A la suite d’Olivier.
Jeudi 4 mars.
Matin, conférence de presse devant 3 journalistes régionaux. Midi, déjeuner au Collège Pompidou. 13h, rencontre avec une vingtaine de 4ème et 3ème, qui ont préparé leurs questions, écrites sur des grandes feuilles à carreaux. La masse de leurs interrogations m’oblige à la concision, leur pertinence m’impose la précision. Pourquoi avoir décidé d’écrire ? Comment choisir un titre ? Me suis-je fait aider ? Quel est mon livre préféré, chez moi, chez les autres ? Quels sont mes projets ? Passionnant, engageant, exigeant !
Olivier Lebleu rencontre des collégiens de 4ème-3ème
au collège Georges Pompidou (04/03/10)
(Notes prises par Sabine CHAGNAUD à partir des échanges.)
Quelle fréquence de publication ? Environ un livre tous les deux ans. Jusqu’ici, j’ai publié 5 livres.
Depuis quand tu écris ? Les poèmes, les petites histoires que j’ai écrits à l’adolescence, ça compte aussi ? J’ai écrit mon premier livre l’été de mes 18 ans, jamais publié mais c’est souvent le cas, le premier livre n’est pas toujours le meilleur.
Le livre le plus difficile à écrire ? C’est toujours celui qui est en cours.
Ma lecture préférée quand j’étais petit ? La BD Alix.
Ai-je toujours voulu être écrivain ? Quand j’étais enfant, je rêvais d’être chanteur.

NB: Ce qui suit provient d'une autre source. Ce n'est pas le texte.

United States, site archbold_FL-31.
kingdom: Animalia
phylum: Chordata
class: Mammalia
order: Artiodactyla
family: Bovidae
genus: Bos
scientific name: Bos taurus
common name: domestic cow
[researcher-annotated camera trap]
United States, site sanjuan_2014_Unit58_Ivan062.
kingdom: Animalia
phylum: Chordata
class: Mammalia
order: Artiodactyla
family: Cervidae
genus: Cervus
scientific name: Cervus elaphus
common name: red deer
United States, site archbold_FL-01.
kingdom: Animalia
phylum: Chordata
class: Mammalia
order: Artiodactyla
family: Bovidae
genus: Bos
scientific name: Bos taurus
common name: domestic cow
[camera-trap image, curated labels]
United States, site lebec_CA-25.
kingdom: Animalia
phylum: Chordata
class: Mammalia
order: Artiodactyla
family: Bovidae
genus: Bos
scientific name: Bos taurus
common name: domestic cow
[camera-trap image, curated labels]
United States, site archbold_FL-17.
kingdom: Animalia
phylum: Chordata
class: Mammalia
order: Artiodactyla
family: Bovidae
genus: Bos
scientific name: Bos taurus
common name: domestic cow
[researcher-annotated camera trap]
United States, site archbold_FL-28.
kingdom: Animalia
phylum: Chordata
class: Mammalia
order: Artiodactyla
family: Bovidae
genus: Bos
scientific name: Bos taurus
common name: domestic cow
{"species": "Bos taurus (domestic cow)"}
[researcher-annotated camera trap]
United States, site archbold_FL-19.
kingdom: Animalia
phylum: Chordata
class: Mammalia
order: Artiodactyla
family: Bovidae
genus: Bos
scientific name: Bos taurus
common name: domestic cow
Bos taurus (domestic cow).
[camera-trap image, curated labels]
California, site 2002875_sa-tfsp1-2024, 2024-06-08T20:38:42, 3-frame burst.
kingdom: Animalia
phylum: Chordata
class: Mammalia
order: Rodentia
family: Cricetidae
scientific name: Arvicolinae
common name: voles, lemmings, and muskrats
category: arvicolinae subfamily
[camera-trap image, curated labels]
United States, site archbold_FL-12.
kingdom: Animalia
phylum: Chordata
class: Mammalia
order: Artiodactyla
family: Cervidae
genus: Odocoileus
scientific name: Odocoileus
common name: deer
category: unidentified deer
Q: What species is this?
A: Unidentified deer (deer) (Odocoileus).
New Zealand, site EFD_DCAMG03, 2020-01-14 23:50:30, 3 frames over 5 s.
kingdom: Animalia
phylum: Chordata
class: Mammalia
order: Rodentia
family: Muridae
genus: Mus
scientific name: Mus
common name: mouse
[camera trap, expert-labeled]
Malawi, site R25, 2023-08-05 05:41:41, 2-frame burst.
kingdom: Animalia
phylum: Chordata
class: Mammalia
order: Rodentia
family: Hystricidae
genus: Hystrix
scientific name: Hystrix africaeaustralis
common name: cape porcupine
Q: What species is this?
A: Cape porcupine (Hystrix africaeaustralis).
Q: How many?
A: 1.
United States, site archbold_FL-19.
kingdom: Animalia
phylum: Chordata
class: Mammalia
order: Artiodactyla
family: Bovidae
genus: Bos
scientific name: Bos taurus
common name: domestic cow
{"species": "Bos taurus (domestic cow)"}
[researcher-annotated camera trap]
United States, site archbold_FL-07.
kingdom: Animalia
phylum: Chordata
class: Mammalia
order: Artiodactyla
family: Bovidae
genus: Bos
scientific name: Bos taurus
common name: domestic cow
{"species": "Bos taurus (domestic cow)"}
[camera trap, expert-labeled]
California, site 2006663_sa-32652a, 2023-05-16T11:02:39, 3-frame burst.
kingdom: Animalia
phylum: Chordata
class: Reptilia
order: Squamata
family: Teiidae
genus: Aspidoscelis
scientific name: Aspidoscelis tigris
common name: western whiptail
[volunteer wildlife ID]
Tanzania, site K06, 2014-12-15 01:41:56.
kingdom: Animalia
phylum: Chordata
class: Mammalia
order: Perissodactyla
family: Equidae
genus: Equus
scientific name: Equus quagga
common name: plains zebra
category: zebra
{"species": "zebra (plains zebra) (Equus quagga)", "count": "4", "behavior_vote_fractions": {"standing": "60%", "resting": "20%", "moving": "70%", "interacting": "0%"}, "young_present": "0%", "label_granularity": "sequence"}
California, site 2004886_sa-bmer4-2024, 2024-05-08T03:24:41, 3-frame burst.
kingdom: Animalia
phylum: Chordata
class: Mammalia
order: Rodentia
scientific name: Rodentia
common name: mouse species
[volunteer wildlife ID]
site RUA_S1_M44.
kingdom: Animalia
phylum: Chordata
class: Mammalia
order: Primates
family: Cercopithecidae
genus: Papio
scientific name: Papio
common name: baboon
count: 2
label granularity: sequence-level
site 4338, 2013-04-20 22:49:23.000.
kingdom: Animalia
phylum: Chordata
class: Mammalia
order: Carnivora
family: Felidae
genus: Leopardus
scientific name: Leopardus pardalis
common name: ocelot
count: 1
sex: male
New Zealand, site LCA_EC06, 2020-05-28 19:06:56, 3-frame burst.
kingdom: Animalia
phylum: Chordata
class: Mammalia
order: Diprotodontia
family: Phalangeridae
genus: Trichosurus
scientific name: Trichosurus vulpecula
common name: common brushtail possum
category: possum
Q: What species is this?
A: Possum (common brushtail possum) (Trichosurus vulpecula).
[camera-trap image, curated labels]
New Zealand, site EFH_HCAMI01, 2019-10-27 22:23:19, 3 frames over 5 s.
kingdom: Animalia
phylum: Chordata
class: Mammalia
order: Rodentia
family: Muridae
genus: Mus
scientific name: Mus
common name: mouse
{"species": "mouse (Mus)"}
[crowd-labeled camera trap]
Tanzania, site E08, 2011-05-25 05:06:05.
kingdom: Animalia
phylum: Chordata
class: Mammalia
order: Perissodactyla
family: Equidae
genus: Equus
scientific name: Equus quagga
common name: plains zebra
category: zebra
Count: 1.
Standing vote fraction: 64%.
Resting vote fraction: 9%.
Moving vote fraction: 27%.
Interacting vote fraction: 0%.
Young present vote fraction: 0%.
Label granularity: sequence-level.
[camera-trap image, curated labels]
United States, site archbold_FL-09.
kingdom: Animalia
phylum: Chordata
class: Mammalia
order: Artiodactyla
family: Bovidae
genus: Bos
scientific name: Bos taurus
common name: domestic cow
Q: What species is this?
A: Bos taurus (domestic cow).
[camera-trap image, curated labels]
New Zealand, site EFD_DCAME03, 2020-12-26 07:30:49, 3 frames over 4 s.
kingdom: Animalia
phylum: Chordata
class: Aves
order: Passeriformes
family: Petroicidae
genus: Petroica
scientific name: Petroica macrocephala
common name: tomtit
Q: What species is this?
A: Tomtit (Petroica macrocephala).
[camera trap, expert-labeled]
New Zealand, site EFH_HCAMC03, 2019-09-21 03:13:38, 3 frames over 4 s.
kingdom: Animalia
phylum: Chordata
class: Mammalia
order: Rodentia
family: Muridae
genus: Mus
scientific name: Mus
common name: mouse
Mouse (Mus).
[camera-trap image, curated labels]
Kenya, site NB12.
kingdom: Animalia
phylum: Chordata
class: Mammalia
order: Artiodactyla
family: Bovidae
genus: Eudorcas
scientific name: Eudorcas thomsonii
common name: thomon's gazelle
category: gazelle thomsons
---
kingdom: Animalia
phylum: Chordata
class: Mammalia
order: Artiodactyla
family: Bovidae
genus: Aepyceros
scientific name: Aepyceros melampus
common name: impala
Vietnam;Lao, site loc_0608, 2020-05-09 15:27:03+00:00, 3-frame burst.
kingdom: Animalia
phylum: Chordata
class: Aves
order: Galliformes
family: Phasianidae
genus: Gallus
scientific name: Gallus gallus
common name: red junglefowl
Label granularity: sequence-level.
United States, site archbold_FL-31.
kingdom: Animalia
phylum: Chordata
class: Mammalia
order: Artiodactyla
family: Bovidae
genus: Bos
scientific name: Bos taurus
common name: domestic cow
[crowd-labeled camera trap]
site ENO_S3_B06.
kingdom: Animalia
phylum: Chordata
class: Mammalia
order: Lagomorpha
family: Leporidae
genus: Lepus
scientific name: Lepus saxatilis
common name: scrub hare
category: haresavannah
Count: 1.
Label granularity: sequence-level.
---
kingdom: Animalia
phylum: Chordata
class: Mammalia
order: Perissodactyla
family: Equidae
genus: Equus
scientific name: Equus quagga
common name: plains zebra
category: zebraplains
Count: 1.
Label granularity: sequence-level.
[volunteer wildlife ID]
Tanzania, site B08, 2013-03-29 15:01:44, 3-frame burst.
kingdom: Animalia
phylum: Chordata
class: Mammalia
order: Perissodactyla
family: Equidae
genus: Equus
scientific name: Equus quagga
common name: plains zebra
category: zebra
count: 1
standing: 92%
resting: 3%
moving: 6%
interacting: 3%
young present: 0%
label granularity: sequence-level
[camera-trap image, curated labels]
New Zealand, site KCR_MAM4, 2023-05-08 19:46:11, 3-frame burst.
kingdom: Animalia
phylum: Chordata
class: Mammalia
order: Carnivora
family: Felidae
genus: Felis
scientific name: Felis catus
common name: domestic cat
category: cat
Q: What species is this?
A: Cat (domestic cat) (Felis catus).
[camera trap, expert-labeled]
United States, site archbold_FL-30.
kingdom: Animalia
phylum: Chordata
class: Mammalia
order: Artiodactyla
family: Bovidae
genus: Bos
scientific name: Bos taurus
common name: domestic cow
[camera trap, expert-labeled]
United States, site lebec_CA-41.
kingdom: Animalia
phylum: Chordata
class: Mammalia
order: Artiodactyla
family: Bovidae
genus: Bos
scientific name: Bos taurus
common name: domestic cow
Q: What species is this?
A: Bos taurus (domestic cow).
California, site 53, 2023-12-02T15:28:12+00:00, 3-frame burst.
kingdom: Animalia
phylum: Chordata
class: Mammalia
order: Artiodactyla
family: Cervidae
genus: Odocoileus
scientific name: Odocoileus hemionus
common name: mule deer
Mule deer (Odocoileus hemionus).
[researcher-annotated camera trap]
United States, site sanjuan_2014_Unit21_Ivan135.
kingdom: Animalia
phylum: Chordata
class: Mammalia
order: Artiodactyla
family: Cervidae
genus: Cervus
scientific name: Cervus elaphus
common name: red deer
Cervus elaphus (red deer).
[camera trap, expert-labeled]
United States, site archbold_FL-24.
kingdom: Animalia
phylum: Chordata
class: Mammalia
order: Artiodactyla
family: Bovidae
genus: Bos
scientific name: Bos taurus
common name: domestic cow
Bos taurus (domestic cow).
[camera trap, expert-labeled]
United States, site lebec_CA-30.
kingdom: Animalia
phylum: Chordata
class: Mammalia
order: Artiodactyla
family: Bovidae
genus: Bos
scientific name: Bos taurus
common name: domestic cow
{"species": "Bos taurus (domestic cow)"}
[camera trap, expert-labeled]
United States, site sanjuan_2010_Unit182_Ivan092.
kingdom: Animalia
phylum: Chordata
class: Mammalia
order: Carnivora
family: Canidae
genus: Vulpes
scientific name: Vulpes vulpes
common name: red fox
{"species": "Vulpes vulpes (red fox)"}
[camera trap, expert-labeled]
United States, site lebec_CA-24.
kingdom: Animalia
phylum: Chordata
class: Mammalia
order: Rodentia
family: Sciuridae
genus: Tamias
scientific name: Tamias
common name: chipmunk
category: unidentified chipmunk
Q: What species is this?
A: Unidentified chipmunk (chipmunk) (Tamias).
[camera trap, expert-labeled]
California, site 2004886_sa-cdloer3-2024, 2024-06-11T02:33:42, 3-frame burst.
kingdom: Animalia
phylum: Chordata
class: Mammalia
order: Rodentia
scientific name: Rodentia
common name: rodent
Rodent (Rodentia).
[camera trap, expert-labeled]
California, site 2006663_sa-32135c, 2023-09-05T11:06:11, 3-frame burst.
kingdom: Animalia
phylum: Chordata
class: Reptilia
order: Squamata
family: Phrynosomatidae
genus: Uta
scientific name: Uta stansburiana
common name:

Pourquoi avoir choisi de parler d’une famille si compliquée dans « L’Etranger de la famille » ? Parce qu’elle ressemble un peu à la mienne. J’invente pour parler de moi.
L’auteur qui m’a donné envie d’écrire ? Michel Tournier.
Les auteurs que j’aime lire ? Olivier Charneux, Inès Cagnatti, Yves Navarre…
« Ecrire, c’est crier et rire », dit Yves Navarre.
« J’écris pour me parcourir », dit Henri Michaux.
Pourquoi Mike Brant ? Parce que je l’ai beaucoup écouté à une période de ma vie et un jour quelqu’un m’a dit « Pourquoi tu n’écris pas sa vie ? » A ce moment-là je travaillais pour la télévision et j’ai eu accès aux archives de la Maison de la Radio, ils avaient tout sur Mike Brant, c’est là que j’ai découvert qu’il était le fils de rescapés des camps de concentration.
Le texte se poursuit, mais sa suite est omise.